* Begin *

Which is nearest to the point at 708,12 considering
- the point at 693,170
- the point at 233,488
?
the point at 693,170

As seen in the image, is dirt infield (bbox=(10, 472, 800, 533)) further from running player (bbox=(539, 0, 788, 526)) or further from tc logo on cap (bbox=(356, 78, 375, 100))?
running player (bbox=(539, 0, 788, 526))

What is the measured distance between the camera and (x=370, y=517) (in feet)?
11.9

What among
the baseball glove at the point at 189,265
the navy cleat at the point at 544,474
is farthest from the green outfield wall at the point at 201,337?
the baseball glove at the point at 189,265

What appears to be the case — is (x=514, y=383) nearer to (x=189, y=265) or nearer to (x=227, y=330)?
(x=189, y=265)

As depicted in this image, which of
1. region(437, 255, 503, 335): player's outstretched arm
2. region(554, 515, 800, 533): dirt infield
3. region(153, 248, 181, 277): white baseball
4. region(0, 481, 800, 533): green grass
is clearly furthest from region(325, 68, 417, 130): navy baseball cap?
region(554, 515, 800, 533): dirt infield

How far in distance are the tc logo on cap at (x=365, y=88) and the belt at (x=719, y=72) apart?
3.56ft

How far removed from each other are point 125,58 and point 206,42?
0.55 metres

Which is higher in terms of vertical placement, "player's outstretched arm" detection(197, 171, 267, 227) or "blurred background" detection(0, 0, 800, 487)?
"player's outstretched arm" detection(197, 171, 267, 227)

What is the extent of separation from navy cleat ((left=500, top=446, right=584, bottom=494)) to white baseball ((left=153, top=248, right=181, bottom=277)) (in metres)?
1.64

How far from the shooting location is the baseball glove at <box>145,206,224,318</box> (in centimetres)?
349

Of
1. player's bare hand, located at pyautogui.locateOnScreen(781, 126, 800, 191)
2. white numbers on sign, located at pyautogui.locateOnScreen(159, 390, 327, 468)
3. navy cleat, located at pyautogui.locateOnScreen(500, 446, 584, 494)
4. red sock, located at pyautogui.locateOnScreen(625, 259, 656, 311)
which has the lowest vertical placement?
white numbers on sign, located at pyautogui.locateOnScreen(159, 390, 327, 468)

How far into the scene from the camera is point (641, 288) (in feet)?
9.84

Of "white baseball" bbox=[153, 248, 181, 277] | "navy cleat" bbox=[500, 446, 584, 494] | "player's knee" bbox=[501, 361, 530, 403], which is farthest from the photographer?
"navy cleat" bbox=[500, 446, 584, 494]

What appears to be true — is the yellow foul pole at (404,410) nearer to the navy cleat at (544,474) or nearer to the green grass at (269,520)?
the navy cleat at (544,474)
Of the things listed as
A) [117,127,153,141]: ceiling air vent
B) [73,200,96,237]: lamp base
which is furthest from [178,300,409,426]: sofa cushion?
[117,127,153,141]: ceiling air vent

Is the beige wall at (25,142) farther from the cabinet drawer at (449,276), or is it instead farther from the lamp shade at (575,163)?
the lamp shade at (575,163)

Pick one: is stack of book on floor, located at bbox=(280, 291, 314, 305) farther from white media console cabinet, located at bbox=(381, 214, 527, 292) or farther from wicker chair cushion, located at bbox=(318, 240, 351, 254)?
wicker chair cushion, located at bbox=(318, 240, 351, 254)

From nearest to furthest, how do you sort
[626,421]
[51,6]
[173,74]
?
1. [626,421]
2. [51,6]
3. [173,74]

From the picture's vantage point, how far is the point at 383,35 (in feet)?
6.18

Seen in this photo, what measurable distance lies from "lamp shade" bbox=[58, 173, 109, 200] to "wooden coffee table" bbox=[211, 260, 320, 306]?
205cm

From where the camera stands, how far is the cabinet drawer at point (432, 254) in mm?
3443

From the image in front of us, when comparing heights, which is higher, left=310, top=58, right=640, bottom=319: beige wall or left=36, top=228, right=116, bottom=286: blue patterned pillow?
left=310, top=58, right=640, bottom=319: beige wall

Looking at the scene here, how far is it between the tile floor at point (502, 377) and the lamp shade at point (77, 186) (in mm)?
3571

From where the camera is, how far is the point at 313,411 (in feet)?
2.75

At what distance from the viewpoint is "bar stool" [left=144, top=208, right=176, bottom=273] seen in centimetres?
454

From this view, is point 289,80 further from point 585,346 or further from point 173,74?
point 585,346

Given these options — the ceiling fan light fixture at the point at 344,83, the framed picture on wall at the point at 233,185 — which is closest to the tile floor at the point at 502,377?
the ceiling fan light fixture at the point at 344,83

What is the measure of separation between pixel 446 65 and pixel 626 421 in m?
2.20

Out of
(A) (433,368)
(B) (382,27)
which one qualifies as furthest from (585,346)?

* End *

REQUIREMENTS. Please set down every one of the entries above again, word for word and in the same order.

EXPECTED OUTPUT.
Which is nearest to the point at 708,12 considering
- the point at 693,170
- the point at 233,488
?
the point at 693,170

As seen in the image, is dirt infield (bbox=(10, 472, 800, 533)) further from running player (bbox=(539, 0, 788, 526)) or further from tc logo on cap (bbox=(356, 78, 375, 100))?
running player (bbox=(539, 0, 788, 526))

What is the measured distance between the camera and (x=370, y=517) (in feet)?
11.9

What among
the baseball glove at the point at 189,265
the navy cleat at the point at 544,474
is farthest from the green outfield wall at the point at 201,337?
the baseball glove at the point at 189,265

What appears to be the case — is (x=514, y=383) nearer to (x=189, y=265) or nearer to (x=227, y=330)?
(x=189, y=265)

As depicted in this image, which of
1. region(437, 255, 503, 335): player's outstretched arm
2. region(554, 515, 800, 533): dirt infield
3. region(153, 248, 181, 277): white baseball
4. region(0, 481, 800, 533): green grass
is clearly furthest from region(325, 68, 417, 130): navy baseball cap?
region(554, 515, 800, 533): dirt infield

How far in distance are the tc logo on cap at (x=365, y=88) and the belt at (x=719, y=72) apart?
3.56ft

How far removed from each other are point 125,58 and point 206,42?
0.55 metres

Which is higher in terms of vertical placement, "player's outstretched arm" detection(197, 171, 267, 227) or "blurred background" detection(0, 0, 800, 487)?
"player's outstretched arm" detection(197, 171, 267, 227)

What is the extent of separation from navy cleat ((left=500, top=446, right=584, bottom=494)) to white baseball ((left=153, top=248, right=181, bottom=277)) (in metres)?
1.64

How far from the shooting location is the baseball glove at <box>145,206,224,318</box> (in centimetres)?
349

Of
1. player's bare hand, located at pyautogui.locateOnScreen(781, 126, 800, 191)
2. white numbers on sign, located at pyautogui.locateOnScreen(159, 390, 327, 468)
3. navy cleat, located at pyautogui.locateOnScreen(500, 446, 584, 494)
4. red sock, located at pyautogui.locateOnScreen(625, 259, 656, 311)
which has the lowest vertical placement?
white numbers on sign, located at pyautogui.locateOnScreen(159, 390, 327, 468)

How far into the scene from the camera is point (641, 288) (in feet)?
9.84

Of "white baseball" bbox=[153, 248, 181, 277] | "navy cleat" bbox=[500, 446, 584, 494] | "player's knee" bbox=[501, 361, 530, 403], which is farthest from the photographer?
"navy cleat" bbox=[500, 446, 584, 494]

What appears to be true — is the yellow foul pole at (404,410) nearer to the navy cleat at (544,474) or nearer to the green grass at (269,520)?
the navy cleat at (544,474)
Of the things listed as
A) [117,127,153,141]: ceiling air vent
B) [73,200,96,237]: lamp base
which is furthest from [178,300,409,426]: sofa cushion?
[117,127,153,141]: ceiling air vent

Is the beige wall at (25,142) farther from the cabinet drawer at (449,276), or is it instead farther from the lamp shade at (575,163)?
the lamp shade at (575,163)

Pick one: is stack of book on floor, located at bbox=(280, 291, 314, 305) farther from white media console cabinet, located at bbox=(381, 214, 527, 292) or farther from wicker chair cushion, located at bbox=(318, 240, 351, 254)?
wicker chair cushion, located at bbox=(318, 240, 351, 254)

From nearest to furthest, how do you sort
[626,421]
[51,6]
[173,74]
?
1. [626,421]
2. [51,6]
3. [173,74]

From the picture's vantage point, how far is the point at 383,35 (in feet)?
6.18

Seen in this photo, what measurable distance lies from "lamp shade" bbox=[58, 173, 109, 200] to "wooden coffee table" bbox=[211, 260, 320, 306]?
205cm

From where the camera stands, how far is the cabinet drawer at point (432, 254) in mm?
3443

From the image in front of us, when comparing heights, which is higher, left=310, top=58, right=640, bottom=319: beige wall or left=36, top=228, right=116, bottom=286: blue patterned pillow?
left=310, top=58, right=640, bottom=319: beige wall

Looking at the scene here, how far is it between the tile floor at point (502, 377) and the lamp shade at point (77, 186) (in mm)?
3571

From where the camera is, how far is the point at 313,411 (in feet)?
2.75

At what distance from the viewpoint is "bar stool" [left=144, top=208, right=176, bottom=273] seen in centimetres?
454

From this view, is point 289,80 further from point 585,346 or further from point 173,74?
point 585,346

Given these options — the ceiling fan light fixture at the point at 344,83, the framed picture on wall at the point at 233,185 — which is closest to the tile floor at the point at 502,377?
the ceiling fan light fixture at the point at 344,83

What is the measure of separation between pixel 446 65 and pixel 626 421 in m?
2.20

Out of
(A) (433,368)
(B) (382,27)
which one qualifies as furthest from (585,346)?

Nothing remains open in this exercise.